Provided data
++++++++++++++++++++
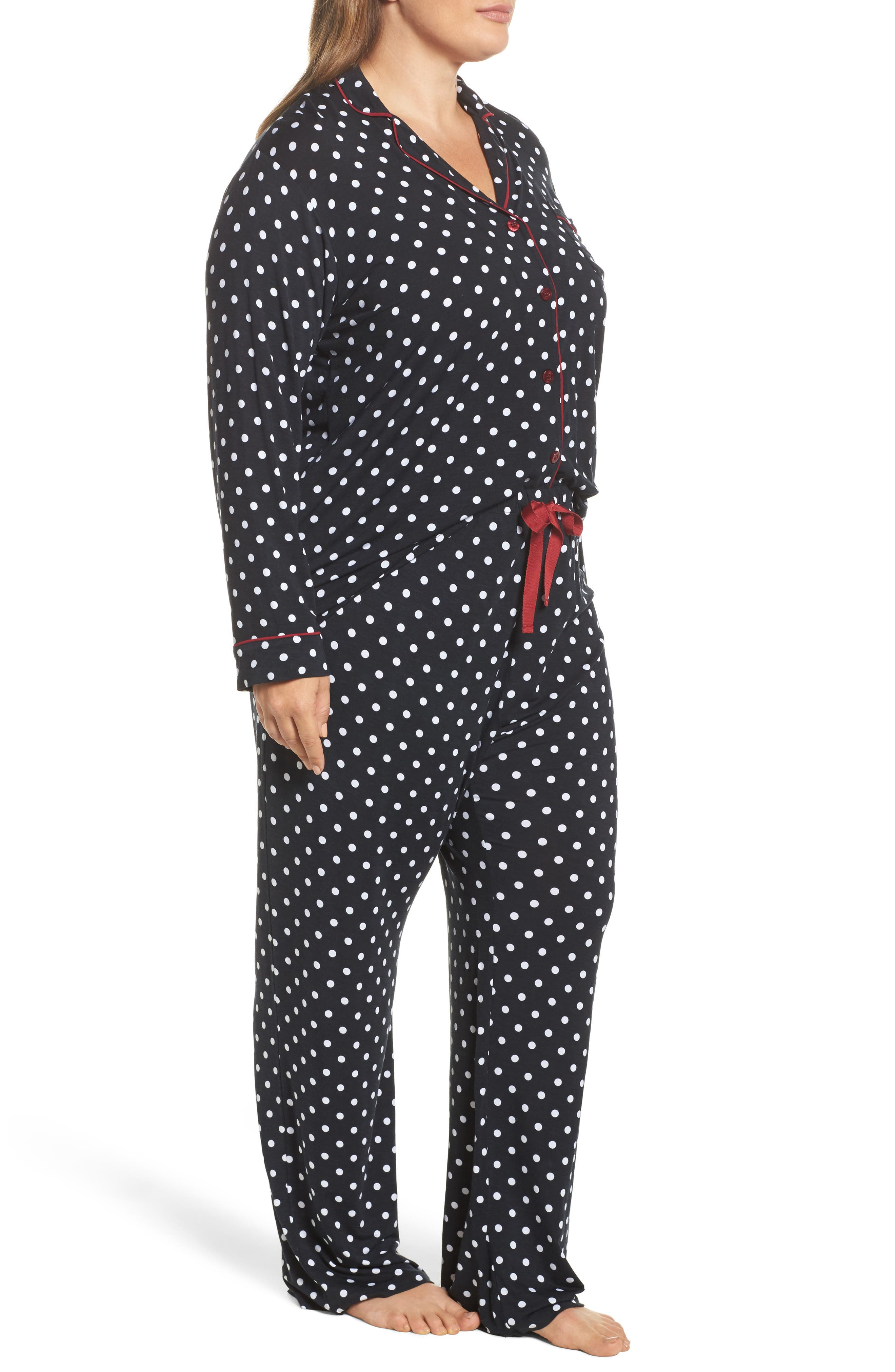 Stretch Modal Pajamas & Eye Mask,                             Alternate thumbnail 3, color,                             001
++++++++++++++++++++
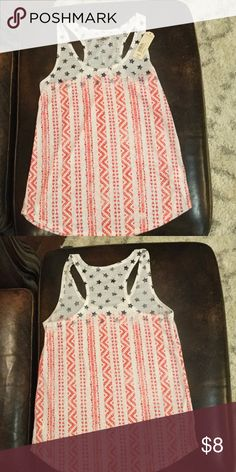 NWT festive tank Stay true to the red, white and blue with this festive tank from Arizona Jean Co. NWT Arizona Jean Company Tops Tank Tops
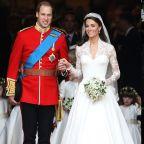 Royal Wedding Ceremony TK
++++++++++++++++++++
Task details
Reproduce the data above exactly, but only from the line containing "NWT festive tank" through the line containing "Royal Wedding Ceremony TK"; skip the pictures.

Solved problem
 NWT festive tank Stay true to the red, white and blue with this festive tank from Arizona Jean Co. NWT Arizona Jean Company Tops Tank Tops
 Royal Wedding Ceremony TK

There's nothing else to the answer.